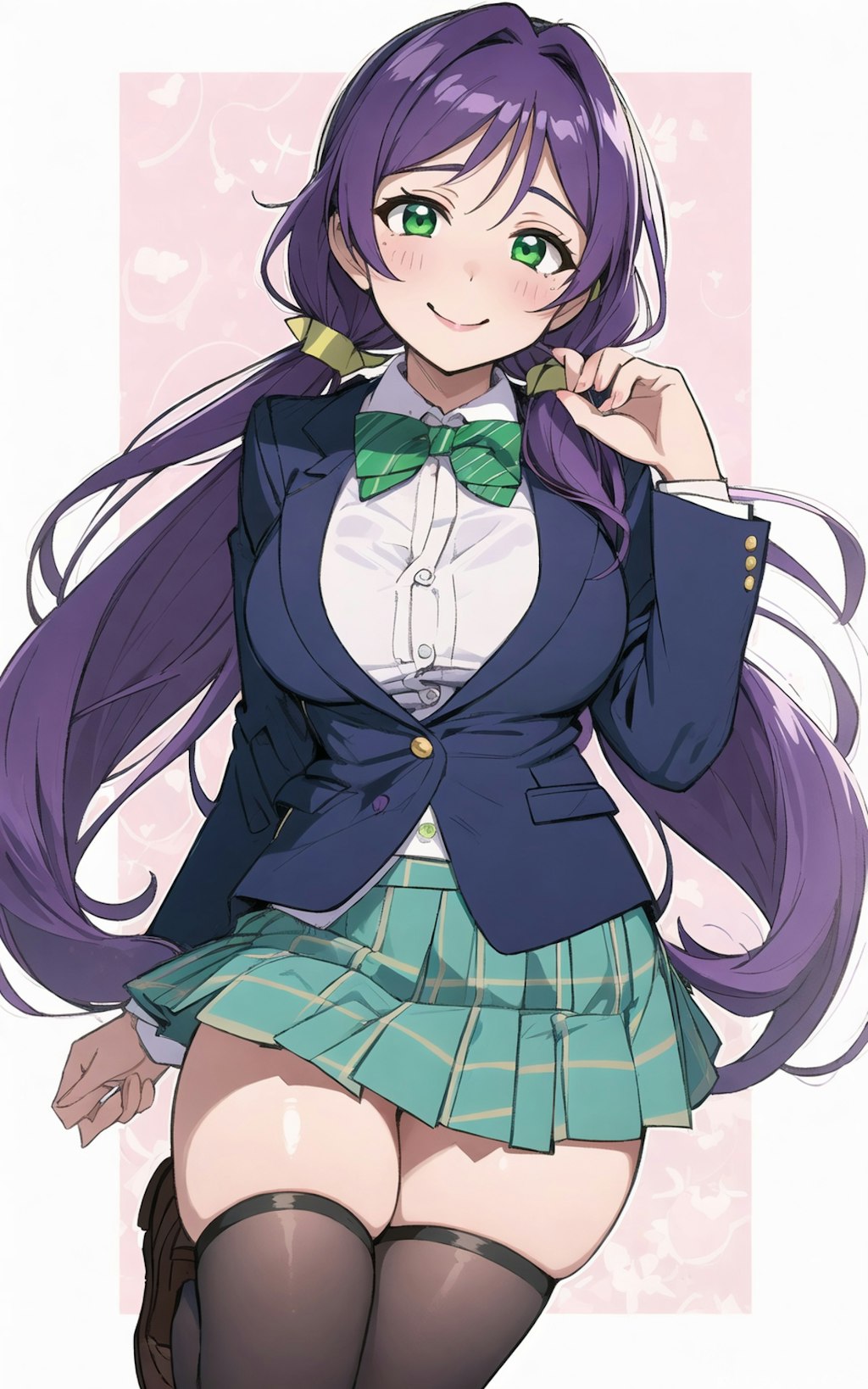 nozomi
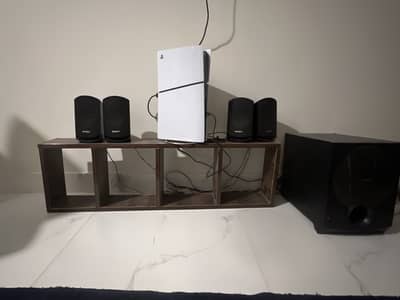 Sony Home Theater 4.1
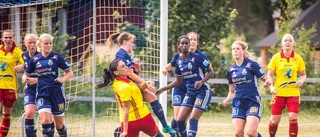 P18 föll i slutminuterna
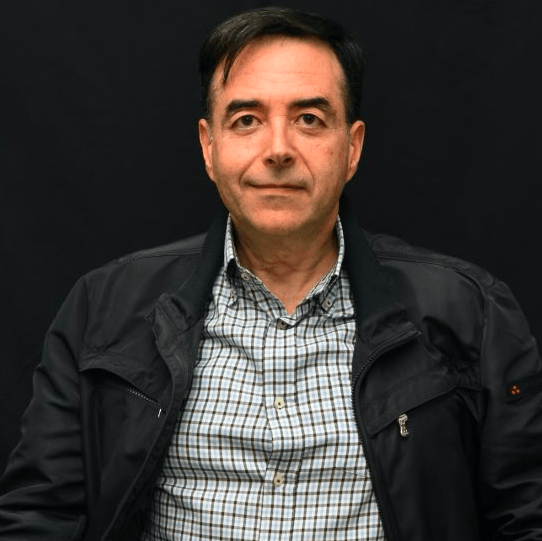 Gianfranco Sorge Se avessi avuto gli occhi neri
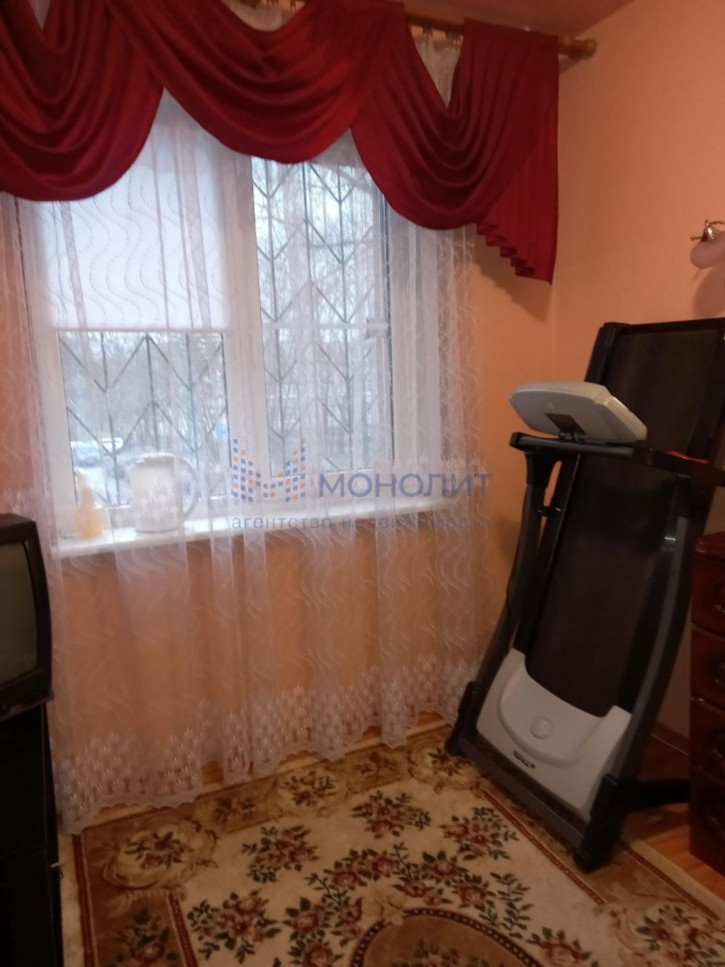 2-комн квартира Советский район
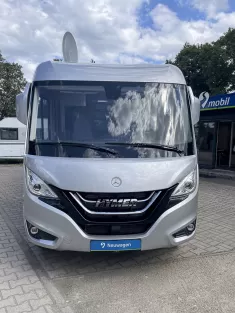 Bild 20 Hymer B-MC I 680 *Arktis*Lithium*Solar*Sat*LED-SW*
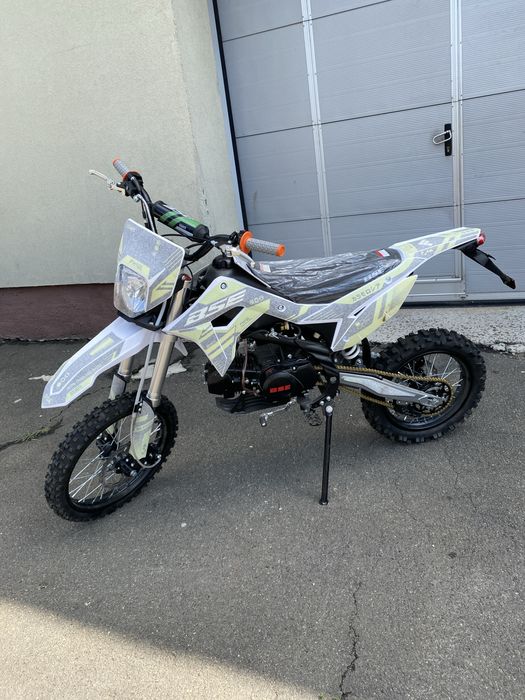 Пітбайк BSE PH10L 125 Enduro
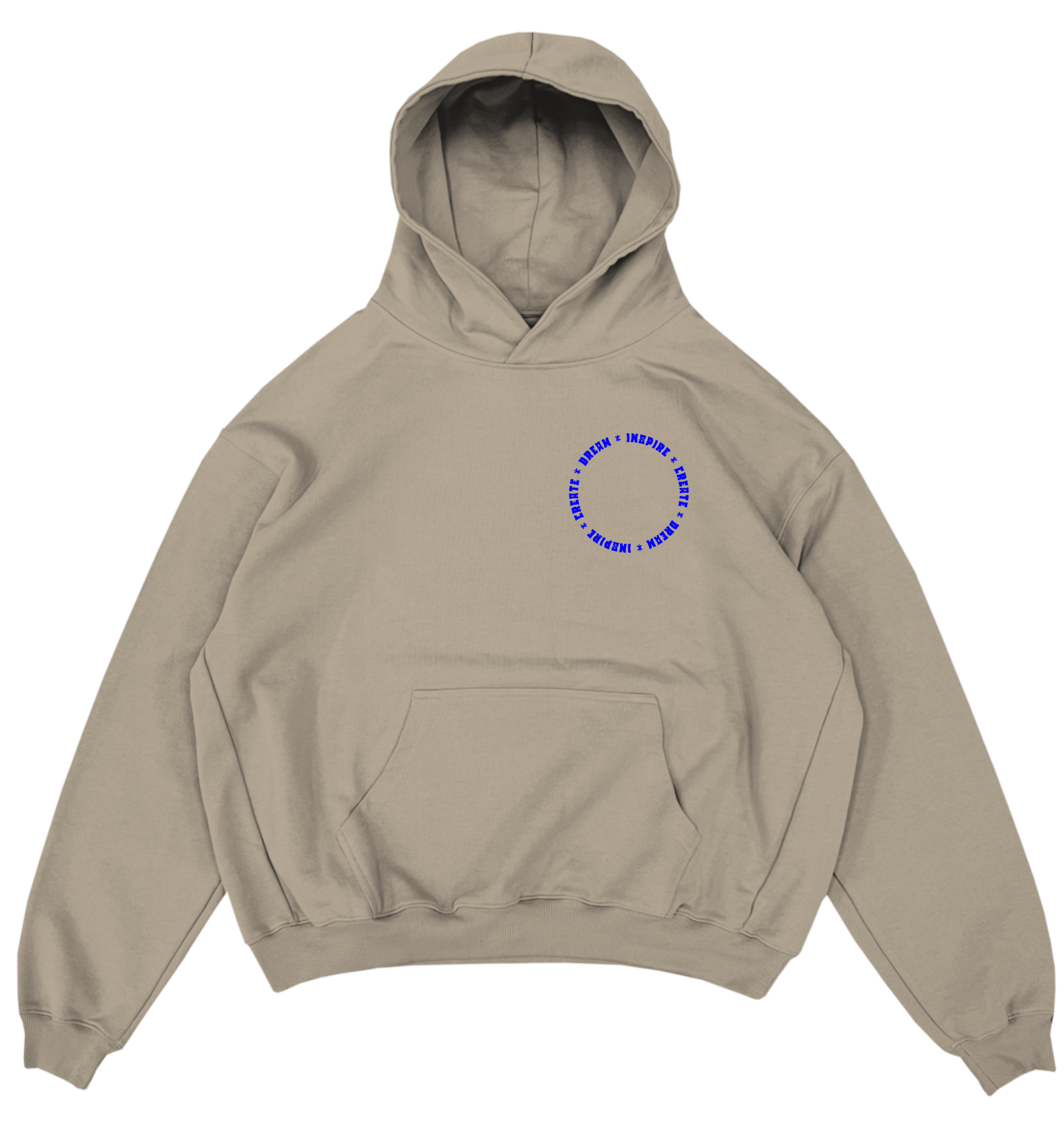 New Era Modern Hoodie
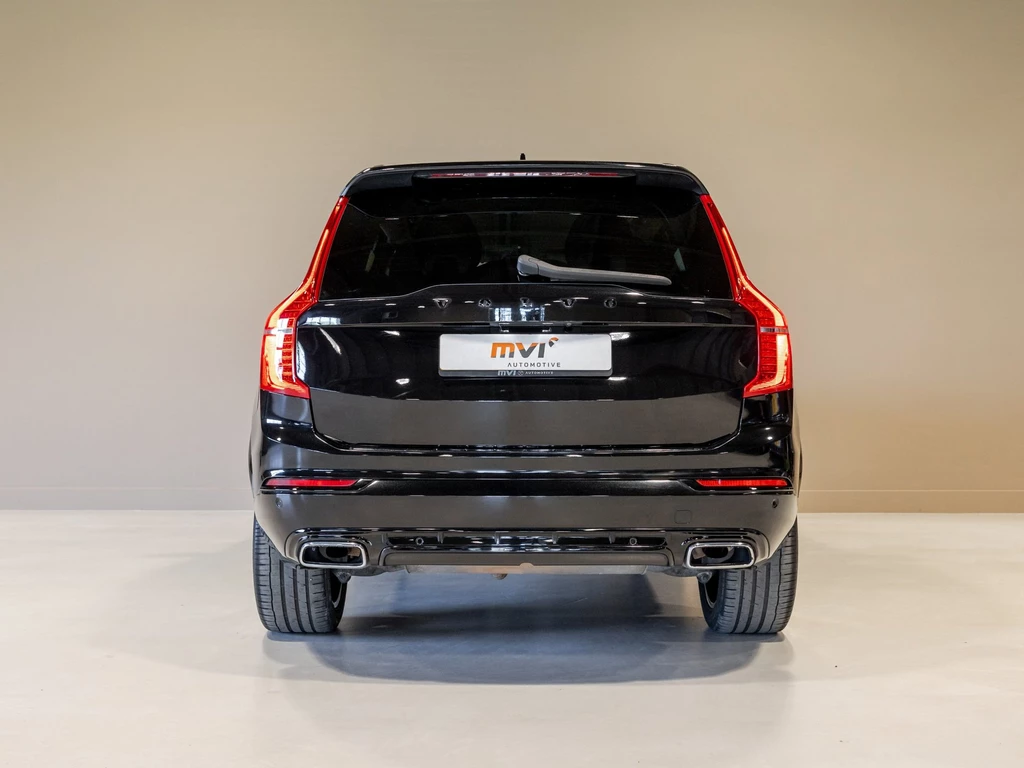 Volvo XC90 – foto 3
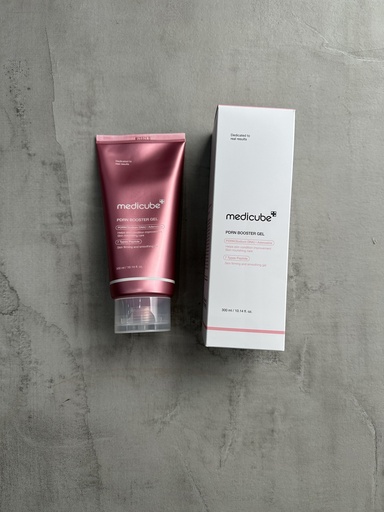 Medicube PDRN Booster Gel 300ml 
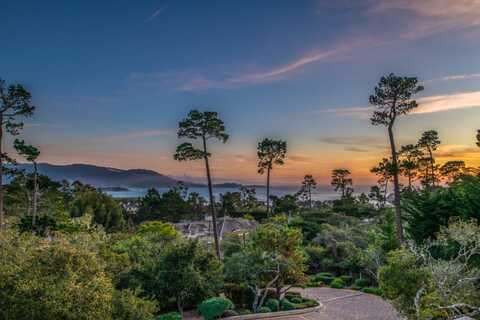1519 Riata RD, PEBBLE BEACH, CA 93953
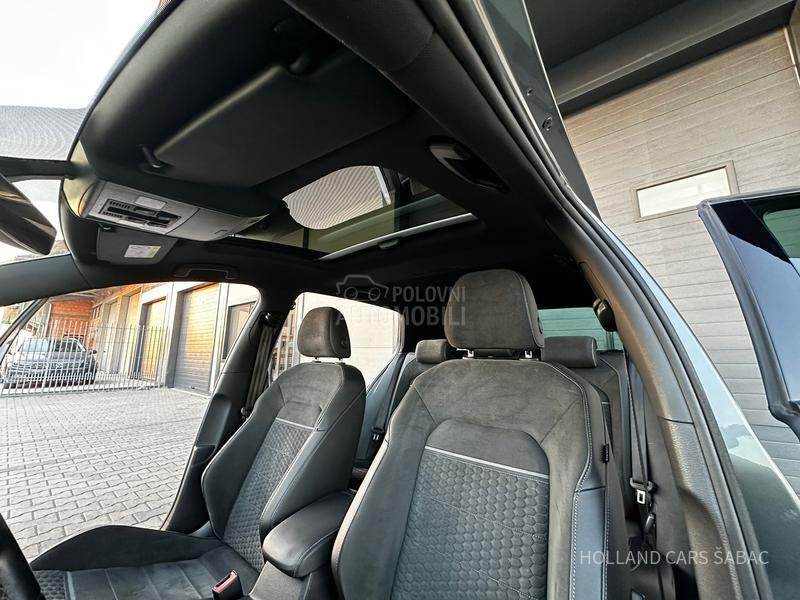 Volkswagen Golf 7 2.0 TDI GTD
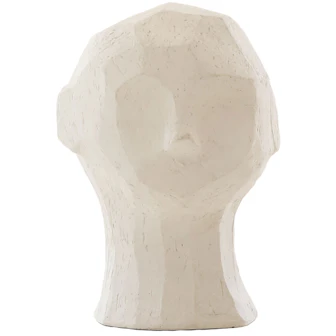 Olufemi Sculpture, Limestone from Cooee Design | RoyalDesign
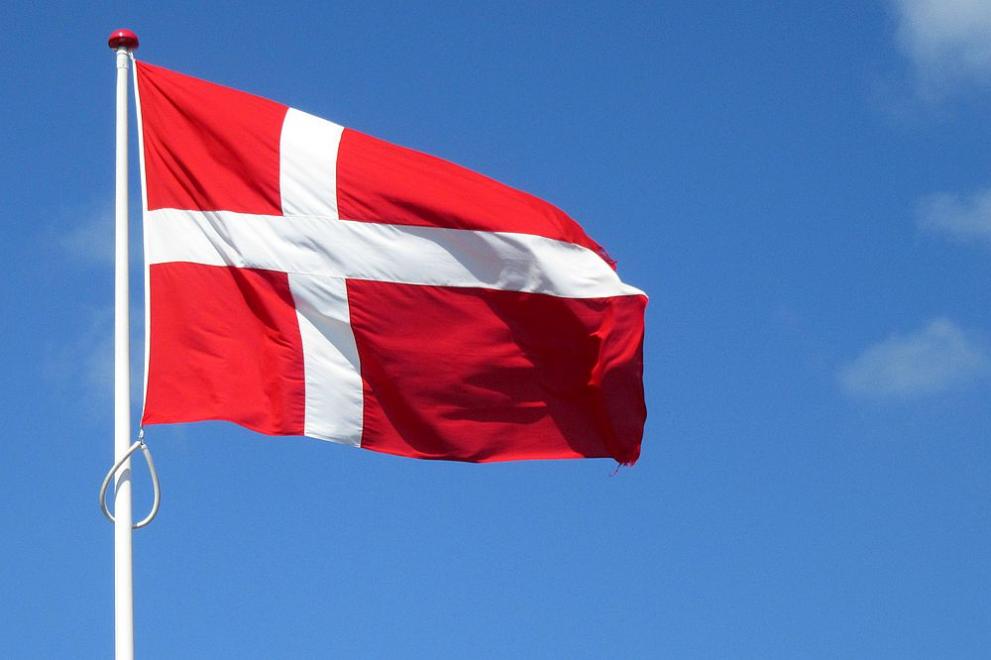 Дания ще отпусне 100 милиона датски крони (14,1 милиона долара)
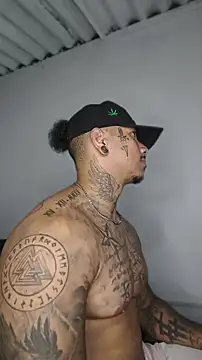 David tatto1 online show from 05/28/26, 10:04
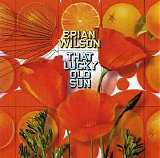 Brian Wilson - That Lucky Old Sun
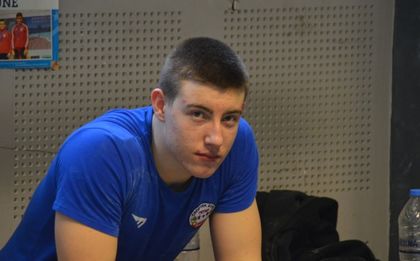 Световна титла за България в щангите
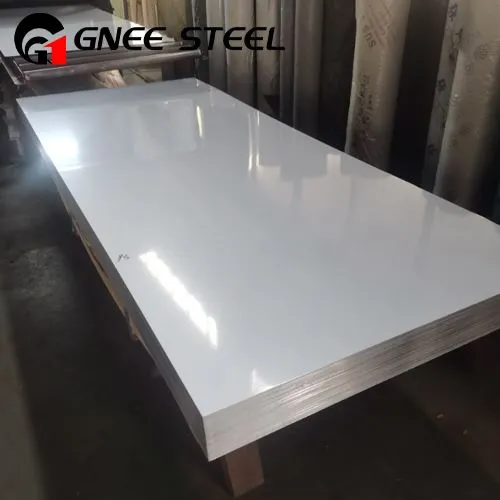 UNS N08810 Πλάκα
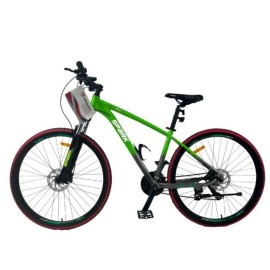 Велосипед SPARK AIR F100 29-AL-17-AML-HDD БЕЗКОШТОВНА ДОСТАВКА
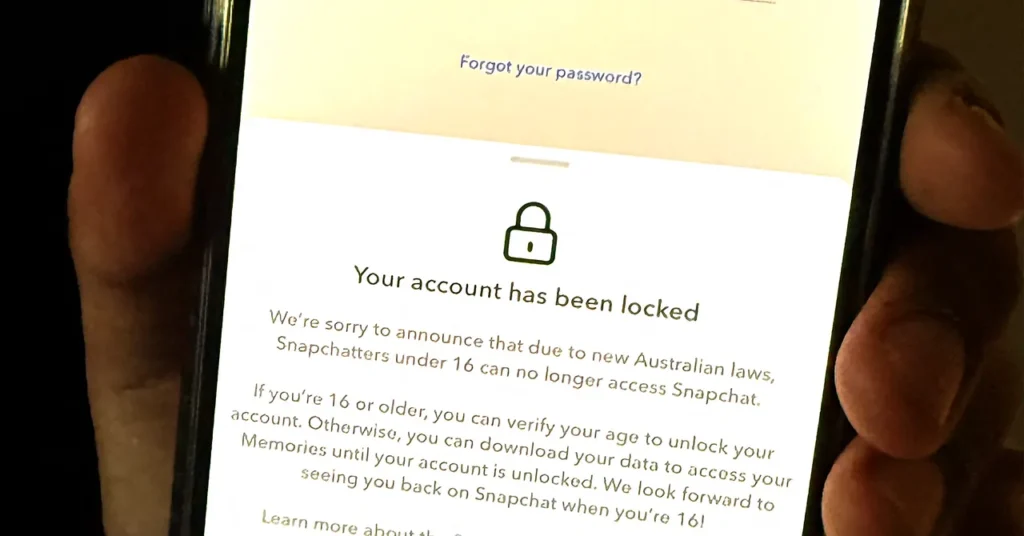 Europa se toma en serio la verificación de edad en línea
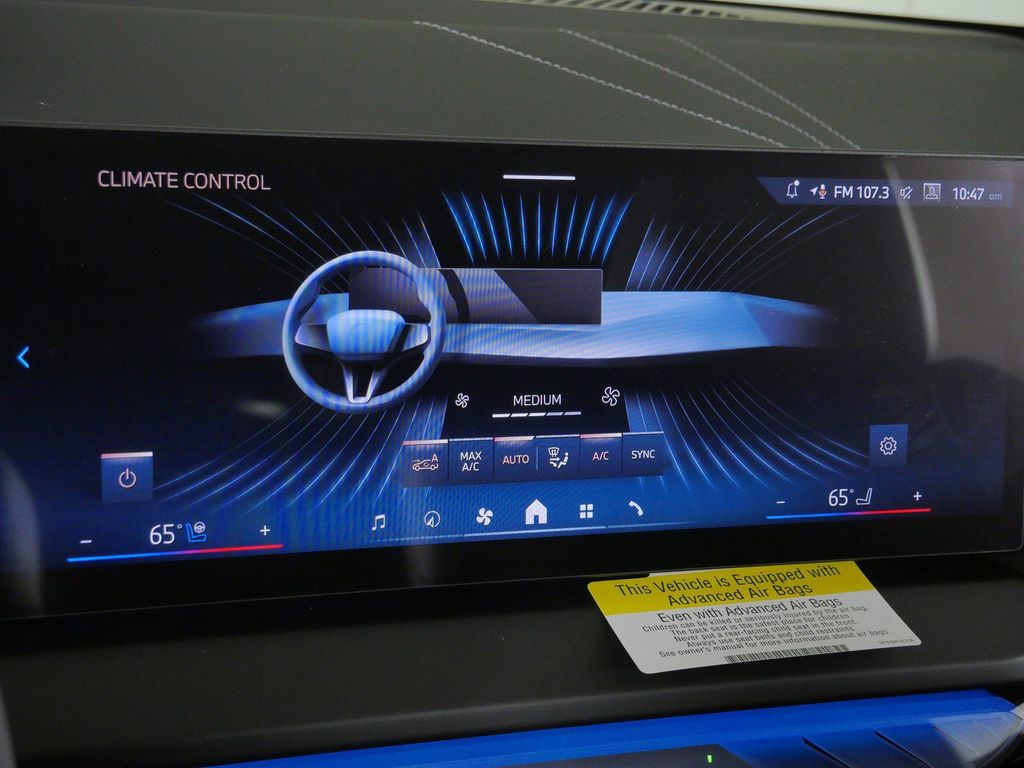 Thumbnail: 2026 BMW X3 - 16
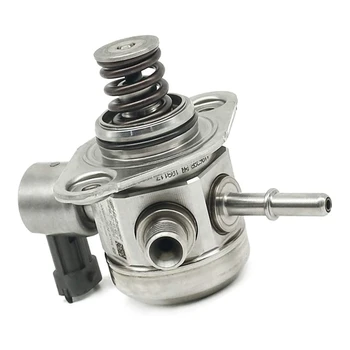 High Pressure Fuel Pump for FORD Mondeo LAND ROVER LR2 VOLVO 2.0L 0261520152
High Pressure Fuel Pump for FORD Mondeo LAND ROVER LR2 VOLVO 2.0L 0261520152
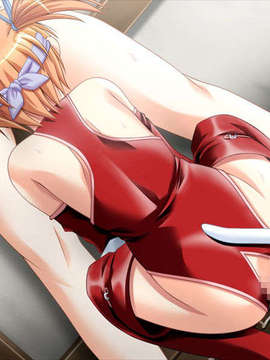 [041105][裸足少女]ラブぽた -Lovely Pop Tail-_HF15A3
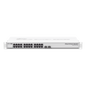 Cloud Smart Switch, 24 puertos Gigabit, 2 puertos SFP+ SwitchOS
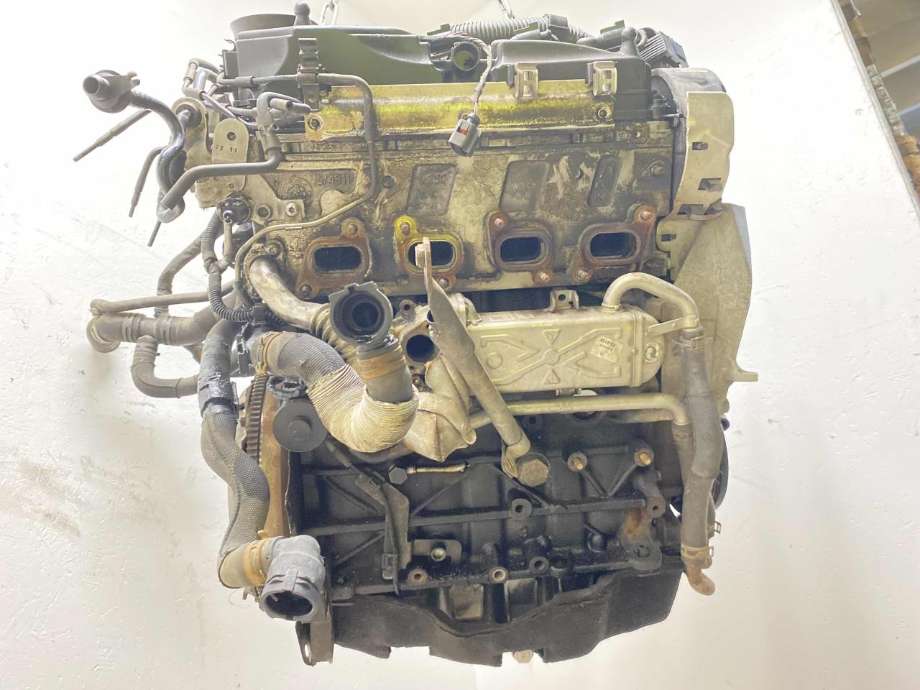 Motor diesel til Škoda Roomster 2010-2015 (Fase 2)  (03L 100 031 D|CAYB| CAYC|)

____________

Return every entry above word for word, leaving pictures out.

Result of the task:
 nozomi
 Sony Home Theater 4.1
 P18 föll i slutminuterna
 Gianfranco Sorge Se avessi avuto gli occhi neri
 2-комн квартира Советский район
 Bild 20 Hymer B-MC I 680 *Arktis*Lithium*Solar*Sat*LED-SW*
 Пітбайк BSE PH10L 125 Enduro
 New Era Modern Hoodie
 Volvo XC90 – foto 3
 Medicube PDRN Booster Gel 300ml 
1519 Riata RD, PEBBLE BEACH, CA 93953
 Volkswagen Golf 7 2.0 TDI GTD
 Olufemi Sculpture, Limestone from Cooee Design | RoyalDesign
 Дания ще отпусне 100 милиона датски крони (14,1 милиона долара)
 David tatto1 online show from 05/28/26, 10:04
 Brian Wilson - That Lucky Old Sun
 Световна титла за България в щангите
 UNS N08810 Πλάκα
 Велосипед SPARK AIR F100 29-AL-17-AML-HDD БЕЗКОШТОВНА ДОСТАВКА
 Europa se toma en serio la verificación de edad en línea
 Thumbnail: 2026 BMW X3 - 16
 High Pressure Fuel Pump for FORD Mondeo LAND ROVER LR2 VOLVO 2.0L 0261520152
High Pressure Fuel Pump for FORD Mondeo LAND ROVER LR2 VOLVO 2.0L 0261520152
 [041105][裸足少女]ラブぽた -Lovely Pop Tail-_HF15A3
 Cloud Smart Switch, 24 puertos Gigabit, 2 puertos SFP+ SwitchOS
 Motor diesel til Škoda Roomster 2010-2015 (Fase 2)  (03L 100 031 D|CAYB| CAYC|)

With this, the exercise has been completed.